**Objetivo da tarefa**:
Escreva a continuação do texto sobre as relações especiais e os preços de transferência no CIRC, começando logo após a última frase apresentada.

**Excerto do documento**:
+===+

Até porque a Administração Fiscal admitiu a existência de relações especiais (Nos termos do artº 58º do CIRC, na redacção aplicável, considera-se que existem relações especiais entre duas entidades nas situações em que uma tem o poder de exercer, directa ou indirectamente, uma influência significativa nas decisões de gestão da outra, o que se considera verificado, designadamente, entre (…) c) Uma entidade e os membros dos seus órgãos sociais, ou de quaisquer órgãos de administração, direcção, gerência ou fiscalização, e respectivos cônjuges, ascendentes e descendentes;), e, estando em causa transacções entre entidades relacionadas - uma entidade e os membros dos seus órgãos de administração (artº 58º, nº 4, al. c) do CIRC) - o que importaria aferir, em caso de dúvidas sobre a adequação do preço e modo de pagamento da transmissão de activos questionada, era se tal preço e se tais meios de pagamento diferiam das condições que normalmente seriam acordadas entre entidades independentes, à luz do principio do preço de plena concorrência preceituado no regime do artº 58º do CIRC, cabendo à Administração Fiscal fundamentar as eventuais correcções ao abrigo do referido regime legal e do artº 77º da LGT.
Na verdade, para dar cabal resposta à questão suscitada há que distinguir dois planos: o da relevância dos custos em causa e seu enquadramento no conceito de indispensabilidade ligado ao artº 23º do CIRC e o da sua admissibilidade à luz do regime dos preços de transferência ( artº 58º do CIRC, na redacção então em vigor).

+===+

**Conjunto de registos**:
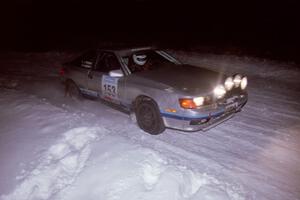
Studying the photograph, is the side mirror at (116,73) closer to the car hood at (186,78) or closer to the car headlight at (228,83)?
the car hood at (186,78)

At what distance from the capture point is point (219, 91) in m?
4.89

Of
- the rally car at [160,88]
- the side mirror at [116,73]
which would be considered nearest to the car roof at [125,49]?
the rally car at [160,88]

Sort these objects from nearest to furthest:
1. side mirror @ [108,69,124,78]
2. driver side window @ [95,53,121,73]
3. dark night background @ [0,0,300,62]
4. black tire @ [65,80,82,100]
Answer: side mirror @ [108,69,124,78], driver side window @ [95,53,121,73], black tire @ [65,80,82,100], dark night background @ [0,0,300,62]

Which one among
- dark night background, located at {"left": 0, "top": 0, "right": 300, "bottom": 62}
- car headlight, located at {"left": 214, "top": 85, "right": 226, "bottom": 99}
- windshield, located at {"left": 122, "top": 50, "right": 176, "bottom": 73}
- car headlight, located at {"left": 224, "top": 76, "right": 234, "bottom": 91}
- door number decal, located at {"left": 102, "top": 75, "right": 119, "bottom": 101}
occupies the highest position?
dark night background, located at {"left": 0, "top": 0, "right": 300, "bottom": 62}

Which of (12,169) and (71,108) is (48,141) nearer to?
(12,169)

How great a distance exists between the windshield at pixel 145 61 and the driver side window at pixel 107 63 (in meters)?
0.24

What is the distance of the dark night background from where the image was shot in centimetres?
1652

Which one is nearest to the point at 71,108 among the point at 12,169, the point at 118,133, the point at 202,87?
the point at 118,133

+===+

**Resultado**:
Quanto à indispensabilidade dos custos, como vem afirmando a doutrina de referência (António Moura Portugal, A Dedutibilidade dos Custos na Jurisprudência Fiscal Portuguesa e Tomás de Castro Tavares, Da Relação de Dependência Parcial entre a Contabilidade e o Direito Fiscal na Determinação do Rendimento Tributável das Pessoas Colectivas, Ciência e Técnica Fiscal n.º 396, págs. 7 a 180) e também a mais significativa jurisprudência, o conceito a que se reporta o artº 23º do CIRC tem sido ligado aos custos incorridos no interesse da empresa ou suportado no âmbito das actividades decorrentes ao seu escopo societário.
Só quando os custos resultarem de decisões que não preencham tais requisitos, nomeadamente quando não apresentem qualquer afinidade com a actividade da sociedade, é que deverão ser desconsiderados.
Como ficou exarado no Acórdão deste Supremo Tribunal Administrativo de 28.06.2017, proferido no recurso 627/16, «no entendimento que a doutrina e a jurisprudência têm vindo a adoptar para efeito de averiguar da indispensabilidade de um custo (cfr. art. 23.º do CIRC na redacção em vigor em 2001), a AT não pode sindicar a bondade e oportunidade das decisões económicas da gestão da empresa, sob pena de se intrometer na liberdade e autonomia de gestão da sociedade.
Assim, um custo ou perda será aceite fiscalmente caso, num juízo reportado ao momento em que foi efectuado, seja adequado à estrutura produtiva da empresa e à obtenção de lucros, ainda que se venha a revelar uma operação económica infrutífera ou economicamente ruinosa, e a AT apenas pode desconsiderar os que não se inscrevem no âmbito da actividade do contribuinte e foram contraídos, não no interesse deste, mas para a prossecução de objectivos alheios (quando for de concluir, à face das regras da experiência comum que não tinha potencialidade para gerar proveitos)» - neste sentido vide também os Acórdãos Secção de Contencioso Tributário deste Supremo Tribunal Administrativo de 30 de Novembro de 2011, recurso n.º 107/11, e de 24.09.2014, recurso 779/12.
Ora, deste ponto de vista, tendo em conta aquele conceito (amplo) de indispensabilidade do artigo 23.° do CIRC, e ponderando que ao caso dos autos ainda não era aplicável o disposto no nº 7 daquele normativo, introduzido na redacção da Lei 32-B/2002 de 30 de Dezembro, os custos em causa terão sempre de ser considerados indispensáveis à obtenção dos proveitos, uma vez que se inscrevem no âmbito da actividade da recorrente.

Questão bem diversa é já a da relação de tais custos com os preços de transferência.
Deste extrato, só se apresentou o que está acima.